Crime Documentary - The Dean Corll story

  • 7 years ago
Viewer discretion is advised. Some may find this content disturbing. This is a documentary I found interesting.

Dean Arnold Corll[2] (December 24, 1939 – August 8, 1973) was an American serial killer who (with two young accomplices named David Brooks and Elmer Wayne Henley, Jr.) abducted, raped, tortured, and murdered at least 28 boys in a series of killings spanning from 1970 to 1973 in Houston, Texas. The crimes, which became known as the Houston Mass Murders, came to light after Henley fatally shot Corll.

Corll's victims were typically lured to a succession of addresses in which he resided between 1970 and 1973 with an offer of a party or a lift. They would then be restrained by either force or deception, and all were killed by either strangulation or shooting with a .22-caliber pistol. Corll and his accomplices buried 17 of their victims in a rented boat shed; four other victims were buried in woodland near Lake Sam Rayburn; one further victim was buried on a beach in Jefferson County; and at least six victims were buried on a beach on the Bolivar Peninsula.

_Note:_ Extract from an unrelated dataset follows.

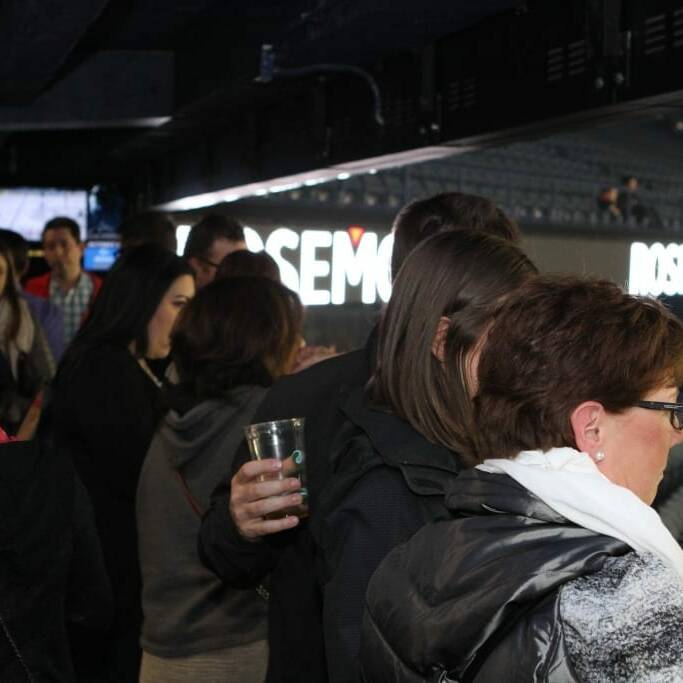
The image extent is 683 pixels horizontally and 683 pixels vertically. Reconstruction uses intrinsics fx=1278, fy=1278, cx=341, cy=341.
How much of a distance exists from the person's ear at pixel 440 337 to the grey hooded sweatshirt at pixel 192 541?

Corll was also known as the Candy Man and the Pied Piper, because he and his family had owned and operated a candy factory in Houston Heights, and he had been known to give free candy to local children.

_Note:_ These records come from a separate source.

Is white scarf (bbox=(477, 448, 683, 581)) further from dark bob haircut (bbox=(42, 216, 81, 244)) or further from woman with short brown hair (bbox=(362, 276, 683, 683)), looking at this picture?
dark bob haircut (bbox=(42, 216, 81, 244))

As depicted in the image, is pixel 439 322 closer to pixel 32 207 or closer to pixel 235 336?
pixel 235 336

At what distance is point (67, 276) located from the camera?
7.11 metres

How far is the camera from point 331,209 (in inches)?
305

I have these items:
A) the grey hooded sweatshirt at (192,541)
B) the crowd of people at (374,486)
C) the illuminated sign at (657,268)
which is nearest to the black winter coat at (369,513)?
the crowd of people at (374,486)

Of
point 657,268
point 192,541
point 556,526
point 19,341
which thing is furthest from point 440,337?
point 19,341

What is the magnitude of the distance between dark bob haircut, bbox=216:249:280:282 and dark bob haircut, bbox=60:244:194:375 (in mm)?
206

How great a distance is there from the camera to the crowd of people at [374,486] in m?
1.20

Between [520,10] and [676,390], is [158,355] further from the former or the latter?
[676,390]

At the time of their discovery, the Houston Mass Murders were considered the worst example of serial murder in American history.

Between 1970 and 1973, Corll is known to have killed a minimum of 28 victims. All of his victims were males aged 13 to 20, the majority of whom were in their mid-teens. Most victims were abducted from Houston Heights, which was then a low-income neighborhood northwest of downtown Houston. With most abductions, he was assisted by one or both of his teenaged accomplices: Elmer Wayne Henley, and David Owen Brooks. Several victims were friends of either or both of Corll's accomplices; others were individuals with whom Corll had himself become acquainted prior to their abduction and murder and two other victims, Billy Baulch and Gregory Malley Winkle, were former employees of the Corll Candy Company.

Corll's victims were usually lured into one of two vehicles he owned, a Ford Econoline van or a Plymouth GTX, with an offer of a party or a lift, and then driven to his house. There, they were plied with alcohol or other drugs until they passed out, tricked into putting on handcuffs, or simply grabbed by force. They were then stripped naked and tied to either Corll's bed or, usually, a plywood torture board, which was regularly hung on a wall. Once manacled, the victims would be sexually assaulted, beaten, tortured and—sometimes after several days—killed by strangulation or shooting with a .22-caliber pistol. Their bodies were then tied in plastic sheeting and buried in any one of four places: a rented boat shed; a beach on the Bolivar Peninsula; a woodland near Lake Sam Rayburn (where Corll's family owned a lakeside log cabin); or a beach in Jefferson County.

In several instances, Corll forced his victims to either phone or write to their parents with explanations for their absences in an effort to allay the parents' fears for their sons' safety. Corll is also known to have retained keepsakes—usually keys—from his victims.

During the years in which he abducted and murdered young men, Corll often changed addresses. However, until he moved to Pasadena in the spring of 1973, he always lived in or close to Houston Heights.